A Verdenoce Pistachio Cake Fit for a Celebration!
Thanks so much to Hillary Tisman of Refrigerate After Opening for the fantastic cake recipe! This recipe tops the list of Tisman’s favorites and is “festive yet sophisticated”.
- 11 oz pistachio paste (1 can)
- 1/3 cup granulated sugar
- 4 oz unsweetened butter, cut into small pieces and chilled, plus more for coating the pan
- 2 TBS honey
- 3 eggs
- 2 TBS Dumante
- 3/4 cup flour
- 1/4 cup crushed pistachios
- 1/3 cup confectioners’ sugar, for dusting
Preheat oven to 350 F.
Butter an 8″ springform pan and line the bottom with parchment paper
In a mixer fitted with a paddle attachment, cream the pistachio paste and sugar for at least 2 minutes. Add in the butter and cream until well blended, about 4-5 minutes.
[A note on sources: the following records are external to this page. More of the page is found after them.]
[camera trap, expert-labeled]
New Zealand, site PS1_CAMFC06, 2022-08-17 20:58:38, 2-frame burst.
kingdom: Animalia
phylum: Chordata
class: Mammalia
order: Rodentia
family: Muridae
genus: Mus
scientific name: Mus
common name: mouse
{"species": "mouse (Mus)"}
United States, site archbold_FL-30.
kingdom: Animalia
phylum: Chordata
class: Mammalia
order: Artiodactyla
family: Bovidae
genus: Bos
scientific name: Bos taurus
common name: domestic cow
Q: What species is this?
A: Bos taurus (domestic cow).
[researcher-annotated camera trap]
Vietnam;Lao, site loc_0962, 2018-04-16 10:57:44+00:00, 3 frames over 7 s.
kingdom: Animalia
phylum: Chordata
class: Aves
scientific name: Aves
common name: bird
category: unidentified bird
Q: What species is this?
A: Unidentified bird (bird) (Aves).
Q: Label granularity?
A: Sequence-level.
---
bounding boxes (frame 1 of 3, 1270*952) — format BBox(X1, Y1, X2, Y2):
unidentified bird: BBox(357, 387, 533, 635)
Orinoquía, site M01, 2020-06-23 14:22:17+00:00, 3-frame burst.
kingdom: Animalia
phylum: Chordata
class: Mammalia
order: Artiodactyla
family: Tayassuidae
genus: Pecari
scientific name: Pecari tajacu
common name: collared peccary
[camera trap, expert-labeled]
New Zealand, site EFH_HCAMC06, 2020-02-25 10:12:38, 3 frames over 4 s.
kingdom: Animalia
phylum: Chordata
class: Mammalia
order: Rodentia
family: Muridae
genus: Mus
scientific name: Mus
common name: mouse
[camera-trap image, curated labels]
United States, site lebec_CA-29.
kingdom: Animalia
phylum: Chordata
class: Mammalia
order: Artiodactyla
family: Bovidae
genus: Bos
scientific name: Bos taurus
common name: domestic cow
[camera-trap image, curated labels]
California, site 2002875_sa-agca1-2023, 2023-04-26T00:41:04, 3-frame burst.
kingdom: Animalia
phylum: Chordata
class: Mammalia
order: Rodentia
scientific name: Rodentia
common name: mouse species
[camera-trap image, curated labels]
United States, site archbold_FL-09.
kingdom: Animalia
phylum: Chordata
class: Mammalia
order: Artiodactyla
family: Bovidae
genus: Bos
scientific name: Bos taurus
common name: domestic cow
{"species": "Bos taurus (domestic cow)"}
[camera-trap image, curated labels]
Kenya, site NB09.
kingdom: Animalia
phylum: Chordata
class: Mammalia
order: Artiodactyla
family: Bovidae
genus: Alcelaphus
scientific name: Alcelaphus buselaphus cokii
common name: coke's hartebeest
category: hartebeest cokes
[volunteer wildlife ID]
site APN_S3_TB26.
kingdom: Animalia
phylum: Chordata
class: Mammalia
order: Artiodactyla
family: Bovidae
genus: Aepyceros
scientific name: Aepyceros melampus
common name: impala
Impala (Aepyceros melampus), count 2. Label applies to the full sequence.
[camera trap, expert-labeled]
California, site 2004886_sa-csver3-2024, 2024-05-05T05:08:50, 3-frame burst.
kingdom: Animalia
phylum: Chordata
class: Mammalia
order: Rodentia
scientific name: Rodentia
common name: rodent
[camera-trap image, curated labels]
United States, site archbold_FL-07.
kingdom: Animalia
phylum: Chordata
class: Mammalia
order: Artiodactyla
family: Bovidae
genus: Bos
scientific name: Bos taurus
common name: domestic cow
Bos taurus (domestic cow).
Mix in honey, Dumante, and the eggs, one at a time, until the batter has been fully combined.
Scrape batter into the pan and smooth, tapping the pan on your counter to get out any air bubbles and top the batter with the crushed pistachios.
Bake until the sides are golden brown and a toothpick placed into the center of the cake comes out clean, about 30-35 minutes, depending on your oven.
Allow the cake too cool, and then serve with a dusting of powdered sugar of whipped cream.